Any ideas what can be done except “upgrade to the latest and greatest” version ?

10x.

Hi @Alexarl

NessieContentsNotFoundException means that Nessie could not find the object for the given key

If the metadata and parquet files for the Iceberg table located under:

still exist, then I would recommend upgrade to a more stable version of Nessie starting with Dremio 21.4+. Otherwise, if the files are there, then it’s not a Nessie catalog issue and somehow those files are being physically removed.

Hi,
Just to clarify - when I disable and re-enable reflection for the same view, this path (bold part) /opt/dremio/dist/accelerator/93d480ed-7433-4bc4-a1c4-465f3ca3203b/f8f6e105-bac5-4576-be46-f8f9e65c4853_0 stays the same (i.e. it is defined by the view, and not by the reflection instance) ?

Or I have to recheck it after I see the error, but before I reenable the reflection ?

Here’s an explanation of the path components:

  • /opt/dremio/dist/accelerator/ - “paths.accelerators” as configured in dremio.conf
  • 93d480ed-7433-4bc4-a1c4-465f3ca3203b - reflection Id
  • f8f6e105-bac5-4576-be46-f8f9e65c4853 - initial refresh’s materialization id.
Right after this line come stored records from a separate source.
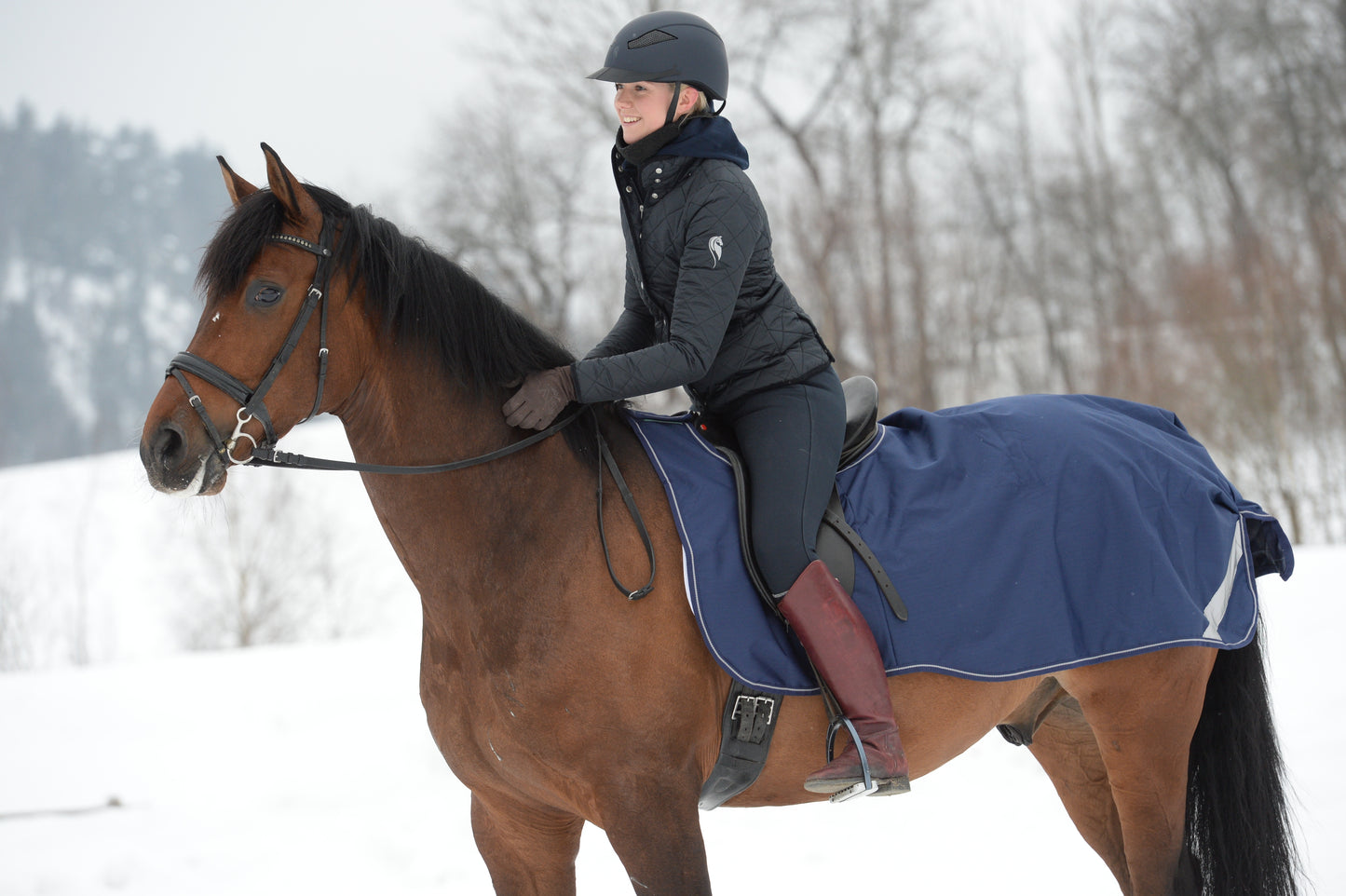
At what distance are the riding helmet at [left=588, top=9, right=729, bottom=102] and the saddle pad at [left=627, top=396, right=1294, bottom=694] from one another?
0.90 metres

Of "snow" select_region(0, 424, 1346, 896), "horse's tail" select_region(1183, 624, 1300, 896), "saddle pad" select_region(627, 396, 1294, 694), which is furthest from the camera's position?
"snow" select_region(0, 424, 1346, 896)

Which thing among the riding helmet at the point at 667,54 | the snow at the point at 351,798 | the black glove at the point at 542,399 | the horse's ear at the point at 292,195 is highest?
the riding helmet at the point at 667,54

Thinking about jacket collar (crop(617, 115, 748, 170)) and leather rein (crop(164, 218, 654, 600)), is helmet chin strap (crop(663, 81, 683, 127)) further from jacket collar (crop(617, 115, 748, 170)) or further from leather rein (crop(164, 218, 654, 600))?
leather rein (crop(164, 218, 654, 600))

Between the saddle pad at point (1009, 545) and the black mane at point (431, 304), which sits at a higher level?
the black mane at point (431, 304)

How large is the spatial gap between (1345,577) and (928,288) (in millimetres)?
12038

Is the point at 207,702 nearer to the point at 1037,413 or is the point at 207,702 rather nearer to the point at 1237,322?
the point at 1037,413

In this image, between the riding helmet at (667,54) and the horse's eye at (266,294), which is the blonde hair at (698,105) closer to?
the riding helmet at (667,54)

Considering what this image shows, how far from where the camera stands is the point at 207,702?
643 centimetres

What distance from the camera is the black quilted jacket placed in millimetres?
2229

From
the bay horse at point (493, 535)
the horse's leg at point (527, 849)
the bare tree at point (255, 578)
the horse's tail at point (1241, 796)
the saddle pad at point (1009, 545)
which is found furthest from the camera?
the bare tree at point (255, 578)

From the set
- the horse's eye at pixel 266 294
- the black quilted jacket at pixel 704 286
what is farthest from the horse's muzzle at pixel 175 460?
the black quilted jacket at pixel 704 286

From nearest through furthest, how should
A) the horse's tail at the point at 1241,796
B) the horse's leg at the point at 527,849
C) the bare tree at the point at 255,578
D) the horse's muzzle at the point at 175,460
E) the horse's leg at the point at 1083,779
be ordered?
1. the horse's muzzle at the point at 175,460
2. the horse's leg at the point at 527,849
3. the horse's tail at the point at 1241,796
4. the horse's leg at the point at 1083,779
5. the bare tree at the point at 255,578

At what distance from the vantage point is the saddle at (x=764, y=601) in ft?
7.54

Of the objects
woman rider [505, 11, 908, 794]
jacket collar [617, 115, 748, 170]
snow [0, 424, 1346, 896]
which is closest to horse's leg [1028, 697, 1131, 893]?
snow [0, 424, 1346, 896]
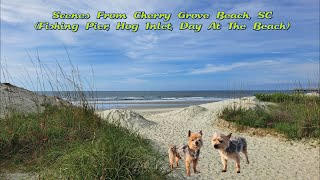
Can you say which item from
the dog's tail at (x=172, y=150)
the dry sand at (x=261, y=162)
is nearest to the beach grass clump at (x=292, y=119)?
the dry sand at (x=261, y=162)

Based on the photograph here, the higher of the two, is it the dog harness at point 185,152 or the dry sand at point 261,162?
the dog harness at point 185,152

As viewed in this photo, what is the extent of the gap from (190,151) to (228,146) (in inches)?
9.8

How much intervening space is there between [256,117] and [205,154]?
23.4ft

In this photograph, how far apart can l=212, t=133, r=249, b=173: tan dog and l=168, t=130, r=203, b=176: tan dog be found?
0.12 metres

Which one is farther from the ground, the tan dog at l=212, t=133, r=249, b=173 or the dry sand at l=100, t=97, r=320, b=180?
the tan dog at l=212, t=133, r=249, b=173

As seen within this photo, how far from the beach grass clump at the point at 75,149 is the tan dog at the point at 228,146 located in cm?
371

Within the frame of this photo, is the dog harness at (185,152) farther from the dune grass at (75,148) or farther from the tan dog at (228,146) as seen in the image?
the dune grass at (75,148)

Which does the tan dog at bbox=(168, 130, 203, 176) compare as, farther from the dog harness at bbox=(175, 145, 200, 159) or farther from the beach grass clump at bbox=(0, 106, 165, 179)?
the beach grass clump at bbox=(0, 106, 165, 179)

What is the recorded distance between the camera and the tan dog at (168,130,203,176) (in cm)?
183

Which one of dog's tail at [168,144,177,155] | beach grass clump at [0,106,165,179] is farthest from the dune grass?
dog's tail at [168,144,177,155]

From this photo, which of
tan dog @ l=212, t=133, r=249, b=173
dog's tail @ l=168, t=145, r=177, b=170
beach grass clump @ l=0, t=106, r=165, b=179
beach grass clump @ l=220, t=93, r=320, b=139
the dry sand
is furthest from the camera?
beach grass clump @ l=220, t=93, r=320, b=139

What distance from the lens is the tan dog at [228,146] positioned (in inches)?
68.0

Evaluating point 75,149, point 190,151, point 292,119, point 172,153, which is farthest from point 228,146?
point 292,119

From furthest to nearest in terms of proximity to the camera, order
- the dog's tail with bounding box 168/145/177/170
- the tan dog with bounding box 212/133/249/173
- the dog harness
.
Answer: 1. the dog's tail with bounding box 168/145/177/170
2. the dog harness
3. the tan dog with bounding box 212/133/249/173
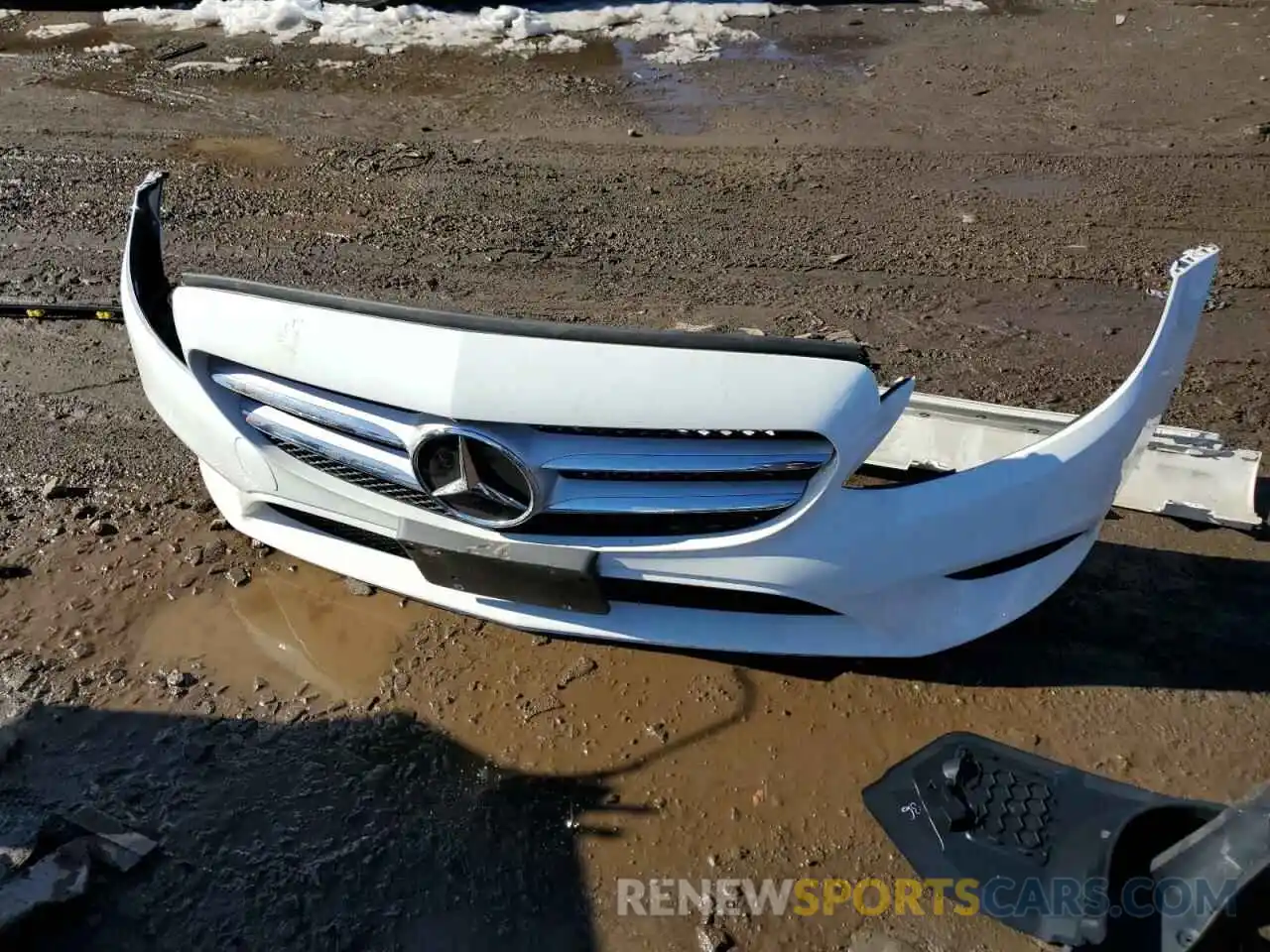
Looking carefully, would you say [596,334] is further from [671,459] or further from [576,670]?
[576,670]

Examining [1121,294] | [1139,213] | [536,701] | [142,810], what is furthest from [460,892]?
[1139,213]

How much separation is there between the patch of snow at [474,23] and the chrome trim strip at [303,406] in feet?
22.6

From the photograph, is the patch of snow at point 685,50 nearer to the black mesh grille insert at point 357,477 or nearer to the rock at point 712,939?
the black mesh grille insert at point 357,477

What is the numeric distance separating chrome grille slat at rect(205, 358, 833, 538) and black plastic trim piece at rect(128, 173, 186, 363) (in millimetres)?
842

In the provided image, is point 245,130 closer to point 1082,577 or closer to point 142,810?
point 142,810

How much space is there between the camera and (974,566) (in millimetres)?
2961

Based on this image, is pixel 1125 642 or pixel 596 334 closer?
pixel 596 334

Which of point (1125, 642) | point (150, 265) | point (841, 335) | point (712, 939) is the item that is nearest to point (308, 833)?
point (712, 939)

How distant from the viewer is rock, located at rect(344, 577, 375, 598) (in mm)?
3818

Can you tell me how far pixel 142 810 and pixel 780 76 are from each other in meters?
7.30

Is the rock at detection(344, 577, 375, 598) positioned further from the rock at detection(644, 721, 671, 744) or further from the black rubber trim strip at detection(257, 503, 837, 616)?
the rock at detection(644, 721, 671, 744)

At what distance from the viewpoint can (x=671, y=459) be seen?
108 inches

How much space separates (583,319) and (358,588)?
2.12 m

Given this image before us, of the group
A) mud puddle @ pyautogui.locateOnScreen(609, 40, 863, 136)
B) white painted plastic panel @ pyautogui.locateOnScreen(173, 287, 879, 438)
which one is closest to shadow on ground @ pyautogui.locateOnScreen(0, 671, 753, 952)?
white painted plastic panel @ pyautogui.locateOnScreen(173, 287, 879, 438)
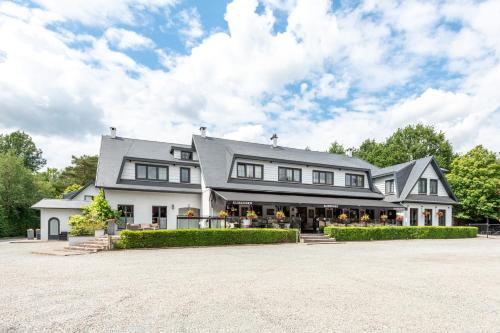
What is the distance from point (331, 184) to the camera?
29.3 m

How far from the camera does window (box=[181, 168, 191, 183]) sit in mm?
26031

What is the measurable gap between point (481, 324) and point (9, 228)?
39.1 meters

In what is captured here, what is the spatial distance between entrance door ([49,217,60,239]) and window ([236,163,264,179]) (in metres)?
15.1

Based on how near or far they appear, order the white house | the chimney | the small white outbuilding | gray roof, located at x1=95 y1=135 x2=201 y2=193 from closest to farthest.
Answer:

If reflection is incrementally refreshed, same ID will be re-used.
  • _0 - Job attempt number

When you disable and re-enable a reflection, the reflection id will continue to stay the same but a new materialization will be generated.

You need to check the physical folder after the error and before re-enabling the reflection.